GREEN BAY, Wis. (WBAY) - Two weeks ago we introduced you to Green Bay's "Duck Man," and his mission to save mother ducks and their babies from the dangers of nesting and hatching in urban areas.
At the time, a mallard hen was on a nest full of eggs next to the Associated Bank building in downtown Green Bay.
And Joe Loehlein figured it would be a couple weeks before the babies would hatch, and he'd be back in action.
He was right.
"This morning when I came here, I moved her off the nest and I looked and all the babies were out. Once they're all dried off she wants to go and she wants to head to water with them," says Joe.
But in the city, that doesn't always work out so well.
"You got vehicles, the sewers, other predators, you never know what they're going to run into," says Joe.
That's where Joe comes in, just as he has for the last 30 years, rescuing more than 15,000 mother ducks and their little ones.
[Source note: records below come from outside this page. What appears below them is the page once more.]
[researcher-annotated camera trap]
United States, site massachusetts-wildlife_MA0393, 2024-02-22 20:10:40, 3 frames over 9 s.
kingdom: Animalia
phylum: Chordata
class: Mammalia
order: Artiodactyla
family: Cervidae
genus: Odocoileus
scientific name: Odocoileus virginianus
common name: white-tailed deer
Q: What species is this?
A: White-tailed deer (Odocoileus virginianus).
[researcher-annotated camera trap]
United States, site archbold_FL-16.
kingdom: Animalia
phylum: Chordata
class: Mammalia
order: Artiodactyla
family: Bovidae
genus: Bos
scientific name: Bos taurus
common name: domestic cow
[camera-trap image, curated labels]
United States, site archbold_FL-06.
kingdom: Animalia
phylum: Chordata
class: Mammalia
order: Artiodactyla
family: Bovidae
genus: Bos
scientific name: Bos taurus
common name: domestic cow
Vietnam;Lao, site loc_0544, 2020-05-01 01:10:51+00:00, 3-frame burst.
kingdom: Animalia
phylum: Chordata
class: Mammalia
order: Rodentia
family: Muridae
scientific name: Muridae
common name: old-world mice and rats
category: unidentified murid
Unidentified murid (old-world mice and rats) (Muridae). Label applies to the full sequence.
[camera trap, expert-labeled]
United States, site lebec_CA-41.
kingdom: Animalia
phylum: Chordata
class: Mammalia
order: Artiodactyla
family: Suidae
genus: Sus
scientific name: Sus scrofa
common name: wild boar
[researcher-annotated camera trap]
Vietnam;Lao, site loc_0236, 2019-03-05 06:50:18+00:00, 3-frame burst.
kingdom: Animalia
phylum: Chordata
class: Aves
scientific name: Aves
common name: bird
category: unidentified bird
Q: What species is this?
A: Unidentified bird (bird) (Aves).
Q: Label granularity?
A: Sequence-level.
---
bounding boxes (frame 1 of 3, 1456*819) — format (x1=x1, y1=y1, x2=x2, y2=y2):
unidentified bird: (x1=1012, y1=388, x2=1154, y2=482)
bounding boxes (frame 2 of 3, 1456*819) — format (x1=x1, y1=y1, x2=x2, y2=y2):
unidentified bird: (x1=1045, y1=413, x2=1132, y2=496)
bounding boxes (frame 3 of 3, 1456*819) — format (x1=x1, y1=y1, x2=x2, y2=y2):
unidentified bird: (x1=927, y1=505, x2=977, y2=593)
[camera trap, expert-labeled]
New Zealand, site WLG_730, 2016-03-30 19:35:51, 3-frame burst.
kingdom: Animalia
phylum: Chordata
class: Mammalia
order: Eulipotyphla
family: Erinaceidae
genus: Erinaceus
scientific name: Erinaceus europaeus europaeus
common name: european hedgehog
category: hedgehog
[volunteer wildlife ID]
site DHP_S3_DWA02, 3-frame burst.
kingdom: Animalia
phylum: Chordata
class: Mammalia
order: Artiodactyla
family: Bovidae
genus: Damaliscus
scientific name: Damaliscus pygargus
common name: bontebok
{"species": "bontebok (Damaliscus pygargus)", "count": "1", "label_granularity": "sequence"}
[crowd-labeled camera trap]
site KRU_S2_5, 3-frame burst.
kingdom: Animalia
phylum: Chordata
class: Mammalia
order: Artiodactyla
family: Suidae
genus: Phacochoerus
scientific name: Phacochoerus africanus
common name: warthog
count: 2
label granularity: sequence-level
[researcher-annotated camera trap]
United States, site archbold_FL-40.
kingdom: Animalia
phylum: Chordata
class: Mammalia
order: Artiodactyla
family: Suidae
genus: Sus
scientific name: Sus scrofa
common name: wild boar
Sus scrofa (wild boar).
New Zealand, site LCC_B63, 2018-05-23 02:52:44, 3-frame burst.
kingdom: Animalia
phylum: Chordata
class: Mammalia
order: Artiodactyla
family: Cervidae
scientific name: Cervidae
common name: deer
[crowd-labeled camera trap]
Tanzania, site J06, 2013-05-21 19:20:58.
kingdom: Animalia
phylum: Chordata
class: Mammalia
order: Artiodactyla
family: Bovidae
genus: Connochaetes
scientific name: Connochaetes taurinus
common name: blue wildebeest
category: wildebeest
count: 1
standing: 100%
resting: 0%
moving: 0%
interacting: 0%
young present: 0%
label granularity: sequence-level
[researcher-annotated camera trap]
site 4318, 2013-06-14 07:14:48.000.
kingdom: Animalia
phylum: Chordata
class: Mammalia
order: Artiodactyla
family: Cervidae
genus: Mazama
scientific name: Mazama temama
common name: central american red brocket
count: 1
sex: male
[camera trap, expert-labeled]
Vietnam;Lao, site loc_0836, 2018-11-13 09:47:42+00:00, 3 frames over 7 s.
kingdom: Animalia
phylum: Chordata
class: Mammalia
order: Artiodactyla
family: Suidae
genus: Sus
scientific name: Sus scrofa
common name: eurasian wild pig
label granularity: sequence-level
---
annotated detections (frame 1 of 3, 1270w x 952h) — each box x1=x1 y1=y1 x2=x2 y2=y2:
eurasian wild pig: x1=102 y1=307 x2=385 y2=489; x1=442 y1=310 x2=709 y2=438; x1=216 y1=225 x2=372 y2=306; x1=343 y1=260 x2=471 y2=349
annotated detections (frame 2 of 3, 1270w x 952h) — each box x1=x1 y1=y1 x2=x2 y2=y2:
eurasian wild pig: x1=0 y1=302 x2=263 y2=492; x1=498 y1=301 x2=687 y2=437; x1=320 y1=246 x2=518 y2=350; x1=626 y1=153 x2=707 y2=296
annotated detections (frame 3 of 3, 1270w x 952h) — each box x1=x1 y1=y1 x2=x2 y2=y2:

"Let's get the blanket out, and this is what you're going to put the babies in," says Joe to another volunteer, Jim, with the Green Bay Duck Hunters Association.
The first step is to capture mom, which in this case doesn't take much.
"OK, now I've got the mother and there's all the little babies," says Joe holding the mother duck.
One by one, the babies are collected from the nest and placed with mom in a cage in Joe's truck.
As is often the case, this process does not go unnoticed, and Joe's always happy to explain his mission.
"I've got them by front doors. You see how this one is, on roofs, all over town," says Joe.
"Good to know you're around. You can help if I ever get a full batch," says a bank employee.
"Alright, you got a card, Jim?," asks Joe.
It's time for the transport, and after a 10 minute drive Joe arrives at a wetlands area in Howard.
"I chose this one because there's a lot of cover, there's water, that's what she needs," says Joe.
Joe and Jim carry the cage to the edge of a pond.
"We're going to lift the door and get out of the way," says Joe.
Very calmly, mom steps out, looks around and calls for her little ones to join her.
Soon, it's a fluffy parade through the grass.
"She will teach them how to find mosquito larvae, pick up little grass, little tender grass, that's what they eat and in six weeks they'll be able to fly just like she does," says Joe.
But first, they get to swim.
"This is going to be their first touch of water," observes Joe.
And just like that, the ducks are off in their new, safer home.
For Joe, there's no time for emotional goodbyes.
"No I'm glad I got rid of these, now I can get some more because they're all over the place right now," says Joe with a chuckle.
Besides, it really isn't goodbye.
"It's amazing. No matter if it take this hen with the babies 4 miles, 2 miles, 10 miles, she'll be back that that spot nesting next year more than likely," says Joe.